* [Goal of the exercise]
For every line below, output the text exactly and leave out images.
------ Extracted data ------
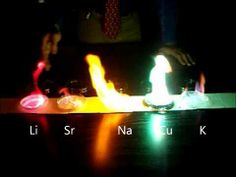 Flame Test Using Methanol - AWESOME!!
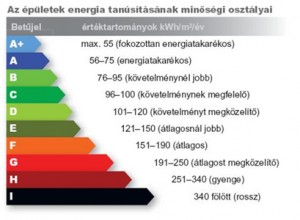energetikai-tanusitvany-kategoriak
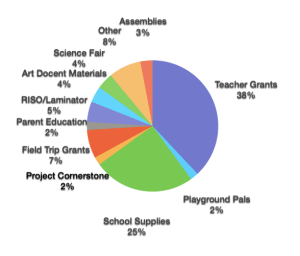 2015-2016 Expenses from PTA Donations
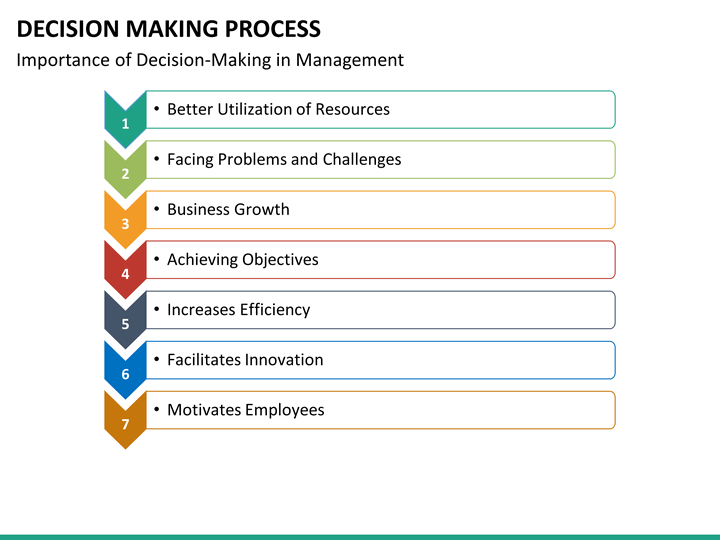 decision making process powerpoint template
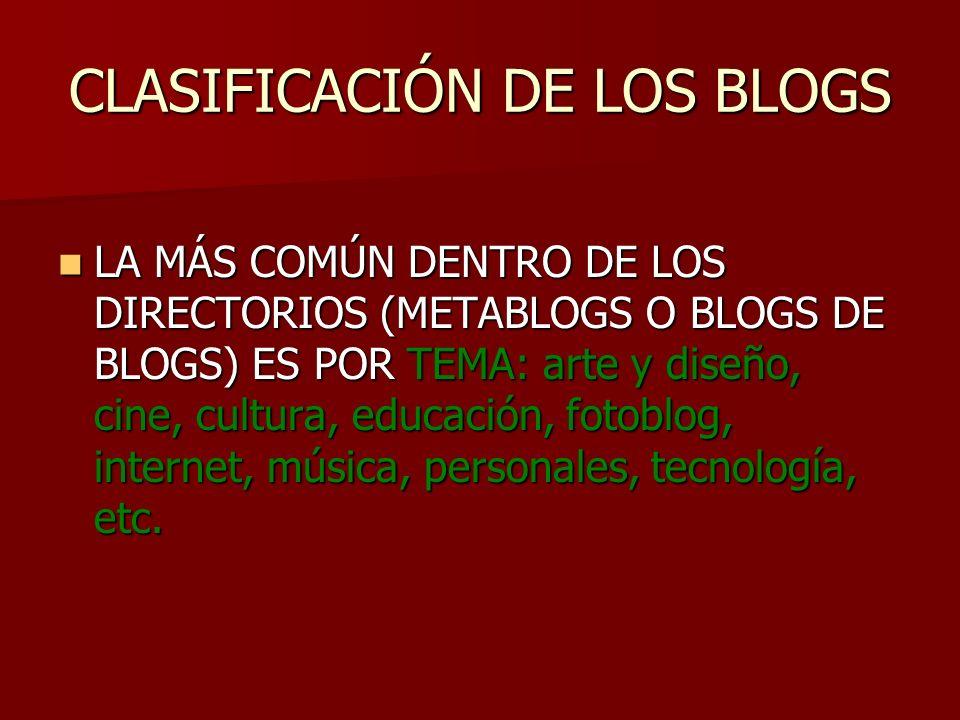 TIPOS DE BLOGS PERSONALES PERSONALES CORPORATIVOS O INSTITUCIONALES CORPORATIVOS O INSTITUCIONALES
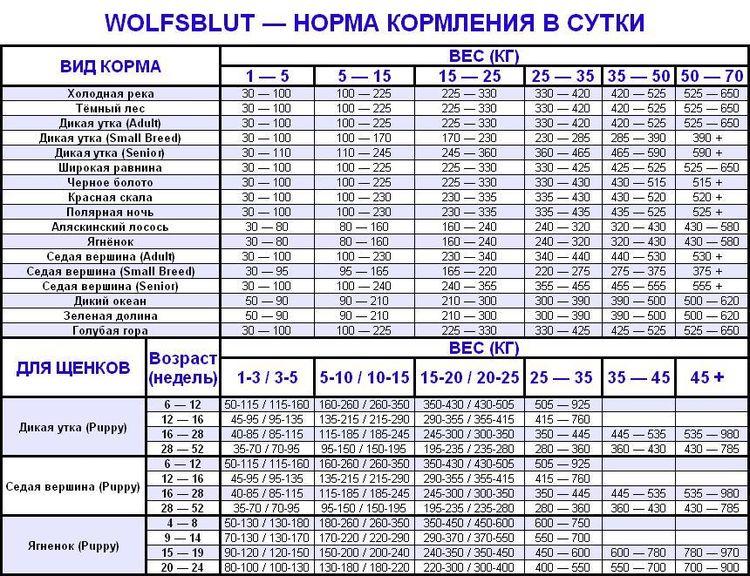 Таблица кормления Кормом Волчья кровь для собак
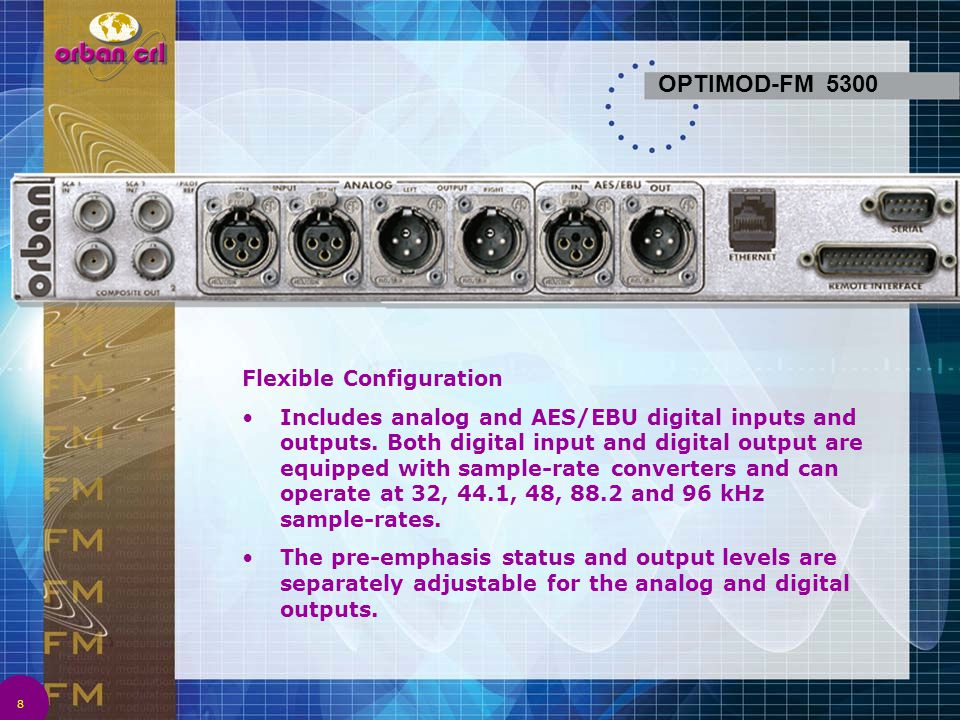 OPTIMOD-FM 5300 Flexible Configuration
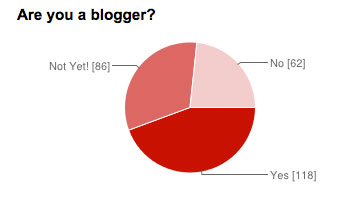 survey-says-blogger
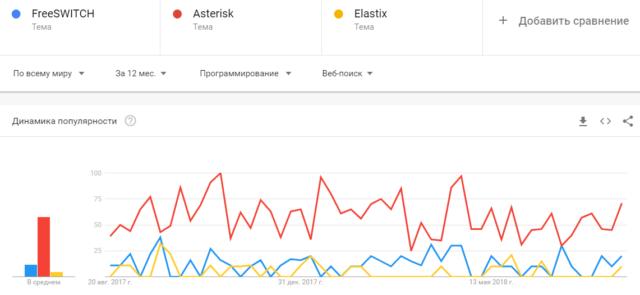 Asterisk и FreeSWITCH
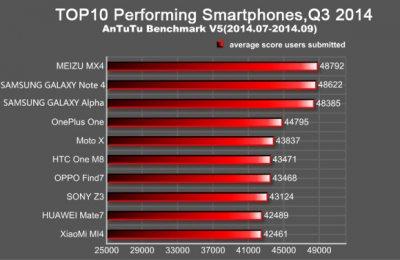 Назван самый мощный смартфон III квартала 2014 года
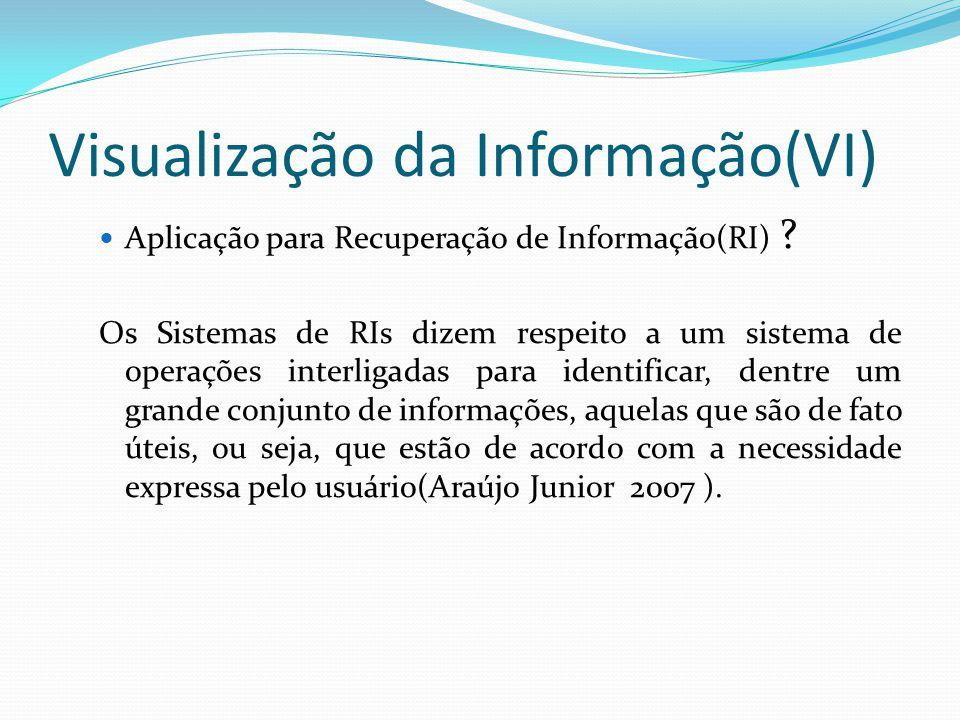 Visualização da Informação(VI) Aplicação para Recuperação de Informação(RI) ? Os Sistemas de RIs dizem respeito a um sistema de operações interligadas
------
* [Answer to this exercise]
 Flame Test Using Methanol - AWESOME!!
energetikai-tanusitvany-kategoriak
 2015-2016 Expenses from PTA Donations
 decision making process powerpoint template
 TIPOS DE BLOGS PERSONALES PERSONALES CORPORATIVOS O INSTITUCIONALES CORPORATIVOS O INSTITUCIONALES
 Таблица кормления Кормом Волчья кровь для собак
 OPTIMOD-FM 5300 Flexible Configuration
 survey-says-blogger
 Asterisk и FreeSWITCH
 Назван самый мощный смартфон III квартала 2014 года
 Visualização da Informação(VI) Aplicação para Recuperação de Informação(RI) ? Os Sistemas de RIs dizem respeito a um sistema de operações interligadas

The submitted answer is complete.